----- Document text -----

Good light is vital for colour and sharpness

Regardless of what you’re photographing, the better the light, the better the photo. This is as true with bird photography as any other kind. For this reason, you should try and photograph during the ‘Golden Hours’, an hour after sunrise or an hour before sunset.

This is fine in an ideal world where no one has to work or feed the kids, but it’s not practical for everybody. My advice would be to shoot as early or late as you can – the further you can get from midday sun, the better. Shooting at 10am is better than shooting at midday.

The weather is also an important factor. A grey, overcast sky, with its low contrast light, means the bird’s colours will look a little flat. Sunshine will not only give you more striking results, but will also help you get a decent shutter speed.

-----

▶ _What is required_
From the bird photography light text, reproduce word for word the passage that begins at the words "Regardless of what" and stops after "hour before sunset.". The listing that follows plays no part in any task.

----- Records provided -----

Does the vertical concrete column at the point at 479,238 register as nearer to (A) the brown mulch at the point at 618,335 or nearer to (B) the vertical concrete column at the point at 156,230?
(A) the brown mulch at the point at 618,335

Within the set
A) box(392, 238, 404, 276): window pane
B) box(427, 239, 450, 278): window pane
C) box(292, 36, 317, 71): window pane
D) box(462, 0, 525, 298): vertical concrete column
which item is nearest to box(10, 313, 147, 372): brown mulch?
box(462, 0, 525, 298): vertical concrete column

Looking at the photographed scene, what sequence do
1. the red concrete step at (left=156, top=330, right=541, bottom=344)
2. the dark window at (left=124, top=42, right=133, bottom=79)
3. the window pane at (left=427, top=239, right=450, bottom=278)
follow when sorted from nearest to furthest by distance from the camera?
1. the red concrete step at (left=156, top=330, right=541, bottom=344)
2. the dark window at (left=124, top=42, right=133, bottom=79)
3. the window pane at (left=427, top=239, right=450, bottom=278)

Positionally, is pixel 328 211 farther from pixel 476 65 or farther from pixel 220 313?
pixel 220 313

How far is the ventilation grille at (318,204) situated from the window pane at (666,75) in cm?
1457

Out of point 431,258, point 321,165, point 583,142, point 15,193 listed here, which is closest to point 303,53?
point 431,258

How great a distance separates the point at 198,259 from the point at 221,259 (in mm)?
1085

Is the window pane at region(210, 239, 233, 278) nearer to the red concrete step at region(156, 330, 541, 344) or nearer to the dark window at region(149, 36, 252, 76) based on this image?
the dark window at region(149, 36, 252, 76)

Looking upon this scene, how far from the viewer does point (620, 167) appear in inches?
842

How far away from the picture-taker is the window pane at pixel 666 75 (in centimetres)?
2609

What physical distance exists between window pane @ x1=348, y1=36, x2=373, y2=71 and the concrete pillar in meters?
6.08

-----

▶ _Response for this exercise_
Regardless of what you’re photographing, the better the light, the better the photo. This is as true with bird photography as any other kind. For this reason, you should try and photograph during the ‘Golden Hours’, an hour after sunrise or an hour before sunset.